Home MoviesInterviews Interview: Before I Fall’s Zoey Deutch and Ry Russo-Young

Interview: Before I Fall’s Zoey Deutch and Ry Russo-Young

by Leora Heilbronn

Imagine a blend of Groundhog Day and Mean Girls with a dash of Christian allegory, and you get Before I Fall. Based on the best-selling YA novel of the same name by Lauren Oliver, the film follows Samantha Kingston (played by Everybody Wants Some!!‘s Zoey Deutch) as she’s forced to relive the same “Cupid’s Day” over and over again. Directed by Sundance favourite, Ry Russo-Young (Nobody Walks), the gripping and inspirational film also stars rising talents Halston Sage, Elena Kampouris, Medalion Rahimi, Cynthy Wu and Santa Clarita Diet‘s Liv Hewson.

Following the film’s Canadian premiere at the recent TIFF Next Wave festival, we had the special opportunity to chat with Deutch and Russo-Young in an intimate setting with fellow journalist Amanda Gilmore. The following is an excerpt of that fun conversation.

What first attracted you to the film? 

Ry Russo-Young: I read the script about three years ago and what I was so attracted to was that it really surprised me. I thought it would be a superficial teen movie in the first twenty pages and I wasn’t sure I was on board with who these characters were. Then I found Sam’s journey to be unexpectedly emotional and moving and profound.

Zoey Deutch: What attracted me initially was that it’s so rare for me to read a script that feels like it has the opportunity to be both extremely thought-provoking and moving, while also being immensely entertaining. Not that I had any idea or expectation that it would make it to Sundance or TIFF Next Wave or a wide release but I felt that it was so wonderful to watch a young girl go through so many variations of her own self – to explore all the contradictions and intricacies of being a young woman. I really, really thought that was important and inspiring, and a really wonderful opportunity too.

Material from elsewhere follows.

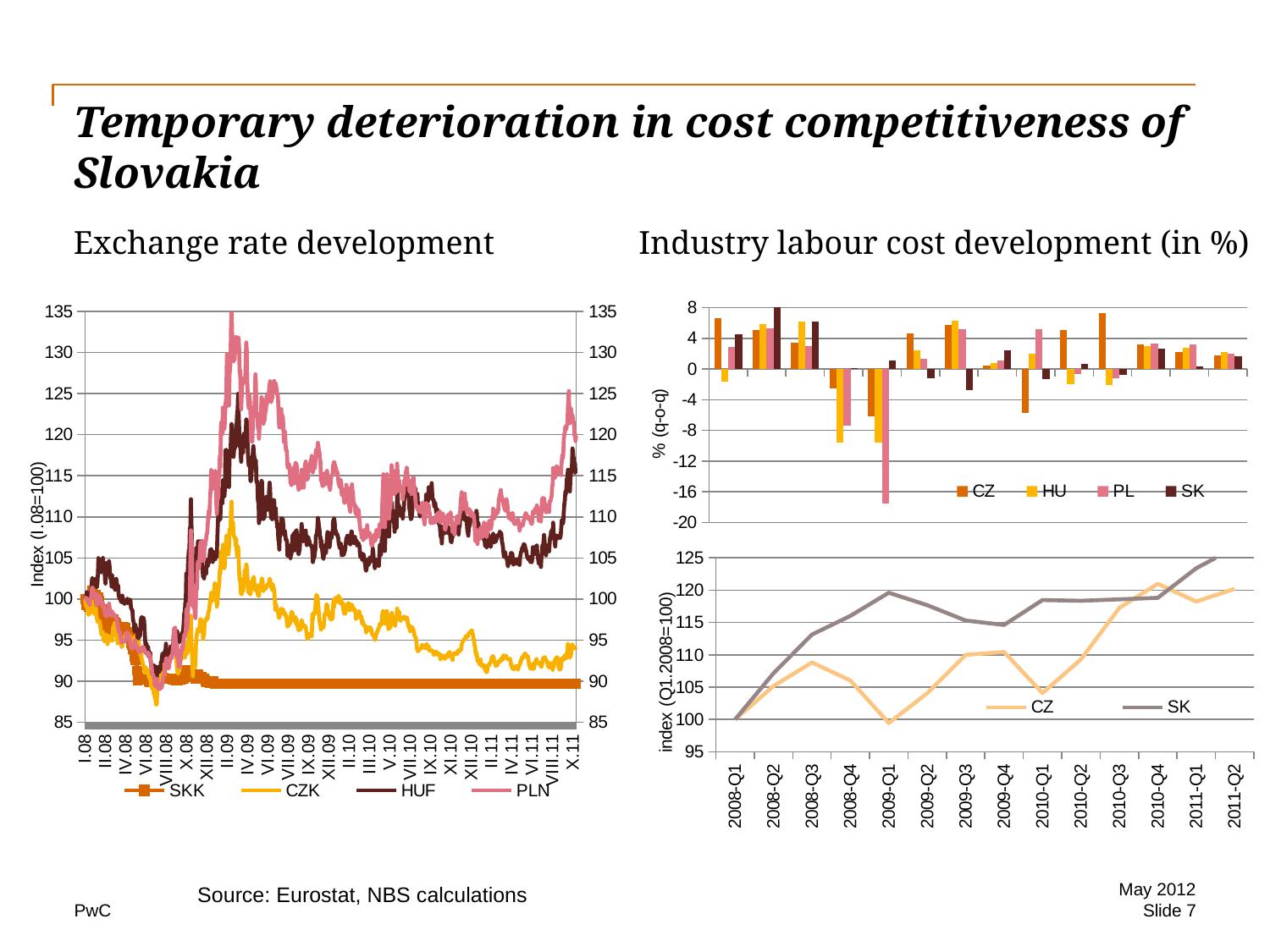
How many series does the legend of the top-right bar chart under 'Industry labour cost development (in %)' list? 4 In the bottom-right line chart (index Q1.2008=100), is the value for SK in 2011-Q2 greater or less than 120? greater In the bottom-right line chart (index Q1.2008=100), what is the value of SK in 2008-Q1? 100 In the 'Exchange rate development' chart, which series reaches the highest peak? PLN In the 'Exchange rate development' chart, is the value for CZK in X.11 greater or less than 100? less In the top-right bar chart under 'Industry labour cost development (in %)', is the value for PL in 2009-Q1 greater or less than -12? less How many quarters are shown on the x axis of the bottom-right line chart (index Q1.2008=100)? 14 In the bottom-right line chart (index Q1.2008=100), which series has the larger value in 2009-Q1, CZ or SK? SK What kind of chart is the 'Exchange rate development' chart on the left? line chart How many series does the legend of the 'Exchange rate development' chart list? 4 How many series does the legend of the bottom-right line chart (index Q1.2008=100) list? 2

RRY: It’s also a journey that we don’t really get to see that often. It’s a very iconoclastic hero’s journey with a female protagonist, and that’s really what it is at its heart. It’s the kind of movie that I wish that I had when I was a teenager.

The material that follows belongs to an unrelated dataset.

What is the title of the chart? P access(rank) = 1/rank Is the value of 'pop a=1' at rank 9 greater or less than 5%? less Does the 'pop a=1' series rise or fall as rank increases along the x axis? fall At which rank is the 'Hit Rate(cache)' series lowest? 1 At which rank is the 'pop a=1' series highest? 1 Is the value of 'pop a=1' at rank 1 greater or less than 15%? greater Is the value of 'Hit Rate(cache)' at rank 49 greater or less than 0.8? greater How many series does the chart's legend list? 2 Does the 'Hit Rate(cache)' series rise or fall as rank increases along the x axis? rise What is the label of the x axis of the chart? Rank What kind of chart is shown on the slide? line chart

The film has many important messages including that you should appreciate everyone around you because you never know what they’re going through.

ZD: Right! Because everybody is going through something. Never be convinced that you’re the only one that’s in pain or you’re the only one that’s felt this bad or you’re the only one that feels alone. Everyone else feels the same way!

RRY: And that’s also part of what attracted me to the script. I think the movie works on a lot of different levels, and that goes to Zoey’s point that it’s both entertaining and emotional. You can watch the film and just purely enjoy it but then there’s also deeper levels and lessons about time, philosophy, empowerment. There’s a lot packed in there.

ZD: Weeks after seeing it, people would say, “Woah! I’m still thinking about it”. It stays with you in a very meaningful way.

RRY: And it invites people to reflect on their own lives.

ZD: Right. It really does remind people to be more cognizant of their actions.

Seeing as how the film teaches people to appreciate those around them, what do you appreciate most about each other? 

RRY: I was so lucky to have Zoey.

ZD: And I feel so lucky to have Ry as my partner in all of this.

RRY: This movie is about her psychology. If she didn’t work, the movie would fall flat. You need an actress that has immense range to be able to play this and transparency in terms of the audience understanding where she’s at psychologically. Zoey is so incredible at giving that, she just gives it her all. She’s so talented but she also does the work to back it up and deliver the goods. I feel extremely lucky to have found her.

ZD: To feel that much trust and that much mutual respect and collaboration in a director is such a gift. The way I feel about Ry is such a sisterly connection, such a love. And I feel that love when I watch the movie because you really feel how much we respect each other as artists. For me, the greatest gift of making this movie was the relationship Ry and I had. I’m endlessly grateful to the world for bringing Ry into my life.

On the one hand the film is about death but it’s also a grand celebration of life. Who or what in your lives do you celebrate? 

RRY: Well I just had a kid so I celebrate him every day.

ZD: My two best friends are my Mom and my sister but I also celebrate all women and the Moms in the world. I’ve been thinking a lot about my Mom raising me and the people that tell me, “I remember when your Mom was doing a live taping of her sitcom and literally right before she went on stage she was breastfeeding you.” That, to me, is so inspiring and I’ve really been trying to recognize and say thank you to the moms in my life like Ry or my publicist who came to Sundance with me at nine months pregnant. I really celebrate brave, strong, powerful women and I really want to celebrate men that support strong, brave, powerful working women. My Dad, for example, is amazing. He’s so supportive of me and my work and my Mom and her work.

RRY: Sheryl Sandberg says, “Make sure your partner is really a partner”, and that’s so true. None of us can do this alone and we shouldn’t have to. It’s really important to have men in your life that are supportive, and they do exist!

 

Before I Fall is in theaters everywhere on March 3rd.